Chcieli sandbox, a wyszedł im kiepski zlepek pomysłów z GTA i paru innych gier. Z czym oni nie
przesadzili? Ze statkami, z których czasami nie można zejść. Z przybijaniem do portów, ze
skradaniem. Wszystko jest drętwe. Najbardziej razi monotonia. Na każdej mapie mamy jedno
główne zadania, a oprócz tego trzeba zabić kilku watażków lub oficerów. Szczytem głupoty jest
skakanie za ipodami, które najczęściej na odlatują. Assassin's Creed spalił się już po drugiej
części. Nie warto więcej się rozpisywać. Ponoć nowa część jest lepsza pod względem animacji.
Jednak na filmach widać, że nadal chodzi o to samo.
Trza było być zwinnym aby zdobyć wszystkie szanty, mi się udało ;p
Według mnie to był duży krok naprzód po dość kiepskiej III.
U mnie na 3 miejscu, trochę kiepska fabuła, a bohater nie dorównuje Eziowi.
A i jeszcze te chore legendarne statki których się rozwalić nie dało ;)
Jak kupuje grę, to staram się z niej wycisnąć ostatnie soki, bo inaczej po co kupować grę?
By przejść sama fabułę, która jest krótka i nie warta ceny gry?
Może nie, jestem dopiero na 5%, więc trudno mi to ocenić, ale np. Portal 2 jest jak najbardziej warty swojej ceny nawet bez dopatrywania się sekretów.

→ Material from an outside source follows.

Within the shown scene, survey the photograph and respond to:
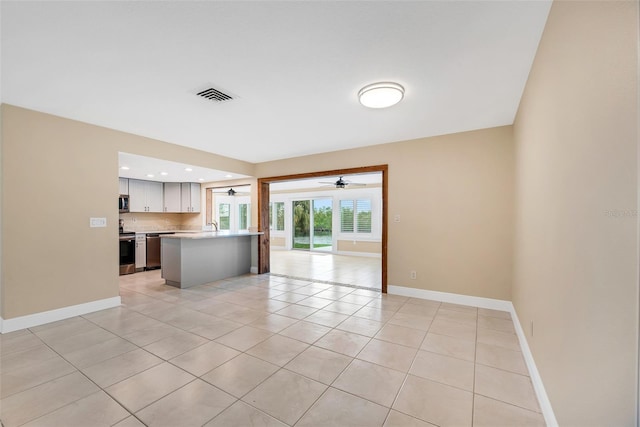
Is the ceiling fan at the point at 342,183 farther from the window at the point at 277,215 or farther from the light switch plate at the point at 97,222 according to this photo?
the light switch plate at the point at 97,222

Sprzeczałbym się z tym, że fabuła AC IV nie jest warta swojej ceny. Kilka pierwszych sekwencji to wprowadzenia do fabuły, samouczki itp. Prawdziwa akcja rozpoczyna się wraz ze ściganiem Robertsa. A ostatnie sekwencję to mnie osobiście powaliły na kolana. Kto spodziewałby się takiego końca? Osobiście uważałem, ze Caroline przypłynie do Edwarda, gdy ten przystanie do Asasynów. A tu nic takiego. na + też końcowa piosenka Anne Bonny.
Ja zrobiłem grę na 100%, urzekł mnie klimat bitew morskich i świat podwodny, dla mnie to najlepsza część z całej serii wliczając ostatnią część w Paryżu. Kocham klimaty marynistyczne i pewnie dlatego tak bardzo ta gra mi się spodobała.